4) The statute of the European Central Bank provides that it may transfer to the General Reserve Fund each year an amount not exceeding 20% of the net profits till the Reserve Fund equals the Capital.”
The RBI Act had offered no such explicit instructions. So, the RBI set up successive committees, first under V Subrahmanyam in 1997 and then Usha Thorat in 2004, followed by the Malegam committee in 2013. The former suggested the reserves (since its capital was a puny Rs 5 crore) should reach 12 per cent of the total assets. The Thorat committee pitched it even higher, at 18 per cent. By the time the Malegam committee arrived on the scene, the actual reserves including both currency and gold revaluation account and contingency reserves had reached 30.25 per cent. According to the RBI’s latest balance sheet, this has partly shrunk to 28.92 per cent.
Malegam offered no figure on what he thought was a prudent level, to only say: “The Committee recommends that adequate amount of the profits should continue to be transferred each year to (the reserves). The Committee does not wish to comment on specific amount to be transferred to the CR as it is a policy matter to be decided by the Management”. Based on his recommendation, then RBI governor Raghuram Rajan transferred the entire surplus that year to the government.
Incidentally, a comparison across 18 major central banks made by the same Malegam committee showed that the level of reserves held by the RBI was far more than others. So, there is clearly a justification by the Finance Ministry to ask for more. This is the issue that always comes up for argument between the two agencies, more so in a year like the current one, where the fiscal deficit looks unmanageably wide to bridge.
Now for the story: Under former finance minister Pranab Mukherjee, the Finance Ministry set up an act to reform the finance sector. Known as the Financial Sector Legislative Reforms Commission (FSLRC), the body suggested sweeping changes to the role of the RBI. It broadly suggested divesting the RBI of its entire role of supervision of banks to a Financial Services Authority and retain only the role to decide on the interest rates. The subtext of the entire operation is to clearly establish the Finance Ministry as the principal and the RBI, Securities and Exchange Board of India or Insurance Regulatory and Development Authority as its agents. While the others broadly accept this role, the RBI has made it clear that it is equal in the setting of the monetary policy while the Finance Ministry decides on fiscal policy.

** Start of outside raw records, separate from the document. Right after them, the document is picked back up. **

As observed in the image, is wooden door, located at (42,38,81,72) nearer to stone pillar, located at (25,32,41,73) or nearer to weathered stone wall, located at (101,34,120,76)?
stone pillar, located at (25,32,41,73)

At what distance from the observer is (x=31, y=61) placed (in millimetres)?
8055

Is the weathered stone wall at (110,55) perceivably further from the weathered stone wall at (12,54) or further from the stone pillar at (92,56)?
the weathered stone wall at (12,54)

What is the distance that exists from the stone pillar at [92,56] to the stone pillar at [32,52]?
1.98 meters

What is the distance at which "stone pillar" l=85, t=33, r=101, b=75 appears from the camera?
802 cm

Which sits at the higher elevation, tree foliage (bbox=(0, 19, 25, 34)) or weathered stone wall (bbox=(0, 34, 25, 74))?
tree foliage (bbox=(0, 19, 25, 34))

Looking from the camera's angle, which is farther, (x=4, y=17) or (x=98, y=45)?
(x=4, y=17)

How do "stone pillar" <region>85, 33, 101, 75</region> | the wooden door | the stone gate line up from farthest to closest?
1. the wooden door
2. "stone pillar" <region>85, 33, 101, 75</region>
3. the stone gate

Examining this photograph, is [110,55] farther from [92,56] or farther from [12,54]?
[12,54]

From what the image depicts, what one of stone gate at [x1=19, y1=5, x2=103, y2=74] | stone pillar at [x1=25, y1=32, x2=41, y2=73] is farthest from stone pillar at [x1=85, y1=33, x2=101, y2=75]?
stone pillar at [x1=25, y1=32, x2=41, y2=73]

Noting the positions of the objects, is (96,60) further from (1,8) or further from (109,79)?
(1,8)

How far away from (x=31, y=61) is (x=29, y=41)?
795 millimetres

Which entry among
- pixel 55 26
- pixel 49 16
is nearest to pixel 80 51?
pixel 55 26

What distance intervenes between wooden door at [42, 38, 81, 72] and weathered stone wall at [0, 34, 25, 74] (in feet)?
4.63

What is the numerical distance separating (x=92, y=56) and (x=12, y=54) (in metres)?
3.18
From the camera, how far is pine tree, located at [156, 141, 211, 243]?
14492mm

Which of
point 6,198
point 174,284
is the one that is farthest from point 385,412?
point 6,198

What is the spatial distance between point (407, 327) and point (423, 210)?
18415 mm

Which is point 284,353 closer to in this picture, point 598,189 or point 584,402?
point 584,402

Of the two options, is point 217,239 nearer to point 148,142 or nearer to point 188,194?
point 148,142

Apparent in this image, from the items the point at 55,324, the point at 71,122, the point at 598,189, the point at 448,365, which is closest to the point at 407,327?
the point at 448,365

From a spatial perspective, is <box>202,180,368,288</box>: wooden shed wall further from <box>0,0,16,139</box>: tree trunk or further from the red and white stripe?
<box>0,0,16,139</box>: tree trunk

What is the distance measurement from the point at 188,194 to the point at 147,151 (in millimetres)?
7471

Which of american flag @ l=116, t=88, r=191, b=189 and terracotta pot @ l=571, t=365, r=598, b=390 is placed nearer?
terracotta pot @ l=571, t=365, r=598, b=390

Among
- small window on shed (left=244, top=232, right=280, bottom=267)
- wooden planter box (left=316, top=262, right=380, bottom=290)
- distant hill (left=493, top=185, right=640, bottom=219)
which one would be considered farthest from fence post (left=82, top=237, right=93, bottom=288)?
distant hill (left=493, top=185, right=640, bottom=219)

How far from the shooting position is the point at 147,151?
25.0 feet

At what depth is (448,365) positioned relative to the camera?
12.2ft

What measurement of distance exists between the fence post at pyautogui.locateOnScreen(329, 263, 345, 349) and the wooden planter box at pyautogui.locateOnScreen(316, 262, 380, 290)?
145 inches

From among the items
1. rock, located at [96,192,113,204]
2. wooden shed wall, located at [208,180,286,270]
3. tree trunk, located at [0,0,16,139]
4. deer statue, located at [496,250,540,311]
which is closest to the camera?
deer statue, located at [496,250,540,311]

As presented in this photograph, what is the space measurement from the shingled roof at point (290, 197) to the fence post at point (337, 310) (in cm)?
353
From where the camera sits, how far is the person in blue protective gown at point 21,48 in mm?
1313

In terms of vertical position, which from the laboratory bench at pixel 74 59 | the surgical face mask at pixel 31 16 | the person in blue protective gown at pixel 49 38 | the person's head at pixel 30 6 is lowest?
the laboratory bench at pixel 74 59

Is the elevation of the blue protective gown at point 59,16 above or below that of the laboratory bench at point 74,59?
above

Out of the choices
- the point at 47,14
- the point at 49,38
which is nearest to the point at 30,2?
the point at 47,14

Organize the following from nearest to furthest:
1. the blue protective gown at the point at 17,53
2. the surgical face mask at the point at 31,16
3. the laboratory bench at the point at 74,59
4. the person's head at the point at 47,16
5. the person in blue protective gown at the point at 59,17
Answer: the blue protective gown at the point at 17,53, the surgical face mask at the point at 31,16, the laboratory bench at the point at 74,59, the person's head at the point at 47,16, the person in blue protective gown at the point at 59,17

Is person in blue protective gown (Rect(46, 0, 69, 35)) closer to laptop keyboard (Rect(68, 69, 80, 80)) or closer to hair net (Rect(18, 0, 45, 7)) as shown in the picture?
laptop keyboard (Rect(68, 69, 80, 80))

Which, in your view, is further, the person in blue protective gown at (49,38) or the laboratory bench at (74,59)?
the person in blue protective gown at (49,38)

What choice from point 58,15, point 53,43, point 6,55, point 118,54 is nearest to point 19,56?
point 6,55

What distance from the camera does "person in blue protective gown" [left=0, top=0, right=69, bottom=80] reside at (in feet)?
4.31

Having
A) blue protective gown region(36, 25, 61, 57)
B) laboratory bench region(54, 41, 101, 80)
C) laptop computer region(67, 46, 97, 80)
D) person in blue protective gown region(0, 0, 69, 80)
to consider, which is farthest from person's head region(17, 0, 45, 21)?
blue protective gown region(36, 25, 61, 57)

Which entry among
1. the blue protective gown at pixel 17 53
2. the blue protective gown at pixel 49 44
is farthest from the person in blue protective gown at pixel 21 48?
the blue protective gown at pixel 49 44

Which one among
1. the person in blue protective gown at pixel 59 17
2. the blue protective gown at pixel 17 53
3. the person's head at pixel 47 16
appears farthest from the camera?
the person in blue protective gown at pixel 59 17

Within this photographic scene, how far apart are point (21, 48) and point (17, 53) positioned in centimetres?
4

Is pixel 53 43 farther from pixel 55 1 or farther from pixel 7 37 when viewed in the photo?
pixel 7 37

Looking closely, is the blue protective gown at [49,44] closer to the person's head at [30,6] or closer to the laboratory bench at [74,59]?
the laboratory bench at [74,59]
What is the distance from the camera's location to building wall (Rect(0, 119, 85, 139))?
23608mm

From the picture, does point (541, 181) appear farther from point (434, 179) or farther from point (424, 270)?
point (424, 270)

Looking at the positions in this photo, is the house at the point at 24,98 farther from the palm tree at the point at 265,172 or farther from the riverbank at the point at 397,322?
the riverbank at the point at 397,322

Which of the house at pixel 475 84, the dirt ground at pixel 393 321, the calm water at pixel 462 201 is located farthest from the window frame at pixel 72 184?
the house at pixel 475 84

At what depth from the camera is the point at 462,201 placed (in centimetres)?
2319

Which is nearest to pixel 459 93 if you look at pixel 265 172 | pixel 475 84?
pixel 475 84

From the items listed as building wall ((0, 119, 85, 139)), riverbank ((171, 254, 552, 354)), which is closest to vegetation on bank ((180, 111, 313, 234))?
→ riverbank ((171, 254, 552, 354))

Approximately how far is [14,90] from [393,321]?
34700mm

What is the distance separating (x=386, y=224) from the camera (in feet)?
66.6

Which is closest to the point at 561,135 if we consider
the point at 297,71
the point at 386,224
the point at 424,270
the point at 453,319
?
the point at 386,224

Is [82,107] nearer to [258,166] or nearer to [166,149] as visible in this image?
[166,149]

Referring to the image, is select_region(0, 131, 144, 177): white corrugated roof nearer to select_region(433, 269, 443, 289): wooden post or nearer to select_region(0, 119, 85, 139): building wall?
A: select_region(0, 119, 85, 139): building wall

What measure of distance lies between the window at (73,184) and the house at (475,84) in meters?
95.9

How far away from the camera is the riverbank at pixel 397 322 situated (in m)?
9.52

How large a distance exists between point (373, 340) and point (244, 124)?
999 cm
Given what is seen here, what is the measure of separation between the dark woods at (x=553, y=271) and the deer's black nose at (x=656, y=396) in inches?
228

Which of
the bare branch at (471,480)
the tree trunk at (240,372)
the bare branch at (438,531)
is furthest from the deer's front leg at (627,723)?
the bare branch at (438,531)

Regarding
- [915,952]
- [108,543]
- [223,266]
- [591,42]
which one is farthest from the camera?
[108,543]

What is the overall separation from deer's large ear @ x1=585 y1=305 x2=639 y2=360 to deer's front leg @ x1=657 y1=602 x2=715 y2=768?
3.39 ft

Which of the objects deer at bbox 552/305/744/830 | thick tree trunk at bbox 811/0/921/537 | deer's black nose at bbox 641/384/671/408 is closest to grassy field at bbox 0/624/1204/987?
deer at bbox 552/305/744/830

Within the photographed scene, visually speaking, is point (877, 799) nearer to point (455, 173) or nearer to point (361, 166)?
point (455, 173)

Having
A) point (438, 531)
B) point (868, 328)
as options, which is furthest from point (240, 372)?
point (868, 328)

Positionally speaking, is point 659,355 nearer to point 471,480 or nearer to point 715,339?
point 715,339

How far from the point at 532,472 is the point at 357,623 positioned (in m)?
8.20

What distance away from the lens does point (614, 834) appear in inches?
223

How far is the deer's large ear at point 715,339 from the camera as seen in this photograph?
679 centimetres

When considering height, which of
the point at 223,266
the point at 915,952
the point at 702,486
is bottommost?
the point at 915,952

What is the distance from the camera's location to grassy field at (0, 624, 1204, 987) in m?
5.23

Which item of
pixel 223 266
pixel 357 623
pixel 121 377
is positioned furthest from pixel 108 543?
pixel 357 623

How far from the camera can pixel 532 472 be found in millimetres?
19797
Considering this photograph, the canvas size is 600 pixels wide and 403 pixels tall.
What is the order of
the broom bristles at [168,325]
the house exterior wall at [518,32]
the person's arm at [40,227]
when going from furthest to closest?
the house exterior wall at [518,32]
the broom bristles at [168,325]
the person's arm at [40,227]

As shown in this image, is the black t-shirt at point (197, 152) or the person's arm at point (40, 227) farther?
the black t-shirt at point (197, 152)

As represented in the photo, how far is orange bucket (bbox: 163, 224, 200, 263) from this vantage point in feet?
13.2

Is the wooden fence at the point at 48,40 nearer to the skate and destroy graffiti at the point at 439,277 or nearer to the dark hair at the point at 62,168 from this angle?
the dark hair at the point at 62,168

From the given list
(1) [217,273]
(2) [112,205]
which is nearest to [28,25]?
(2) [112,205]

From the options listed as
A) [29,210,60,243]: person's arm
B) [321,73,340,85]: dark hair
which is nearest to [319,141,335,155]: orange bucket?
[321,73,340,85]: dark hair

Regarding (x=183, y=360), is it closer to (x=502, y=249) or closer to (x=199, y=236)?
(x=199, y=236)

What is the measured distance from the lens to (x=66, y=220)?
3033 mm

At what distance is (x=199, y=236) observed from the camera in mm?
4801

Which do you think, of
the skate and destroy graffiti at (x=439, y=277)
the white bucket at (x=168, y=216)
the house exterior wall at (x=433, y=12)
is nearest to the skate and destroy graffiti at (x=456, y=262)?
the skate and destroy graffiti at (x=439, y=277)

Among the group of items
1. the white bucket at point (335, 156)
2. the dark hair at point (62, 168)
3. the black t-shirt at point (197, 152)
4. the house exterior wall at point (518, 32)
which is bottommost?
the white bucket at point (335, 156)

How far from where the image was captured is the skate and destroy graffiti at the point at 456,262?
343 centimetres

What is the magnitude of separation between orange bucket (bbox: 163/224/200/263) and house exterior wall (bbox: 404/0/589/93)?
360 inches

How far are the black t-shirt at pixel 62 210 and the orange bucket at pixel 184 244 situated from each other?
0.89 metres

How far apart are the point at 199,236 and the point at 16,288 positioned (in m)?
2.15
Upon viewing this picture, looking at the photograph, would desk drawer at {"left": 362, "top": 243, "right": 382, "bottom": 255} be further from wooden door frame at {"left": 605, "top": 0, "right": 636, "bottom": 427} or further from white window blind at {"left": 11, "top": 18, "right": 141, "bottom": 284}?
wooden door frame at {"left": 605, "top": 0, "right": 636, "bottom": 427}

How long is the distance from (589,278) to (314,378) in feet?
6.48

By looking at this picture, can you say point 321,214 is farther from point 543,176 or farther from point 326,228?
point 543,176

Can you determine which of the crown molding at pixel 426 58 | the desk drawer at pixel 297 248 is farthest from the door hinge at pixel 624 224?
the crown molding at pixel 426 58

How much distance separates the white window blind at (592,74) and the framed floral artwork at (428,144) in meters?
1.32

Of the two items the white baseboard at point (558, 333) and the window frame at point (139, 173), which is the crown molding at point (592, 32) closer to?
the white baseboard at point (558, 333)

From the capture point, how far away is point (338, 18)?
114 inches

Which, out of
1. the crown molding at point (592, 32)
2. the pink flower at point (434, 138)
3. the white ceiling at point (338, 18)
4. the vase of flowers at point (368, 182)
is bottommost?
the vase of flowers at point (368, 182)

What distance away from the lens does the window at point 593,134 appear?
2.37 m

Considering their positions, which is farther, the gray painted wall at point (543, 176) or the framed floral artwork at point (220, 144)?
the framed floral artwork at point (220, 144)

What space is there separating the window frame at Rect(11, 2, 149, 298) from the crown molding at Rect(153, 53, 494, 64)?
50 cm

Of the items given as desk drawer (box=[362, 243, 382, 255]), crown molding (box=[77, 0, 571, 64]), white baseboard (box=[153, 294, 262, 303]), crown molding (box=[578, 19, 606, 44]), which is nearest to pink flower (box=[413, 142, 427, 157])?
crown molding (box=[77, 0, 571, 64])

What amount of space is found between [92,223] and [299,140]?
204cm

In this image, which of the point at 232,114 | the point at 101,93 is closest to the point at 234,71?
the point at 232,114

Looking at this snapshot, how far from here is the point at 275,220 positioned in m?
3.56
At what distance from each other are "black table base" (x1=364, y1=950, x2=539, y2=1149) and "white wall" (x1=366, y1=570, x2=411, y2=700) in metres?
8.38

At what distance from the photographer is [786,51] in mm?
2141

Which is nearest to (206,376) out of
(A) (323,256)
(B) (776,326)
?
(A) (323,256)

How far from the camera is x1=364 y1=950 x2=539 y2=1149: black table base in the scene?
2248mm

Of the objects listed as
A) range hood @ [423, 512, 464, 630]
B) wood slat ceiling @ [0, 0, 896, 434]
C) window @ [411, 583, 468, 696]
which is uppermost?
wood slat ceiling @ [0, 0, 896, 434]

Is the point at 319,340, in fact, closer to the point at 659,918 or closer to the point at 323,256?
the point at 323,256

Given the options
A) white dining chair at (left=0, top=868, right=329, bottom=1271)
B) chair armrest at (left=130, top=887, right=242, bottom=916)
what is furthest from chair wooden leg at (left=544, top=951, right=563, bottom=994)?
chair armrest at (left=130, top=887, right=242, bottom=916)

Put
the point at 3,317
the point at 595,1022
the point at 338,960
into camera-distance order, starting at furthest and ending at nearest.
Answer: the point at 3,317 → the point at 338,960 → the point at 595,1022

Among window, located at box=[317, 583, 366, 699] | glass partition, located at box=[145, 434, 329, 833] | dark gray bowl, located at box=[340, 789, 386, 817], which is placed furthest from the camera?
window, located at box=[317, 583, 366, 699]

Successive RBI governors have accepted this position and fought to retain this independence. Y V Reddy had publicly disowned the predecessor reports of FSLRC. In the Union budget for 2015-16, the ministry sought to change the RBI’s role accordingly through the Finance Act, which Rajan objected to and was finally able to clip. FSLRC has been a red rag for the RBI, which has no love lost for it. It has shown itself in several skirmishes like the one about setting up of a payments regulator without the control of the RBI. It is still raging.
The current square-off stands on the memories of these battles. The Finance Ministry’s insistence on invoking Section 7 of the RBI Act and RBI’s rejoinders like deputy governor Viral Acharya’s speech take this story forward. Beyond the numbers, it is these differences that sour the relationship between the two. One would suggest setting up of a new committee with a generous representation from the two sides to examine government-RBI relations with a clear mandate to jettison FSLRC; this may help both emerge as winners.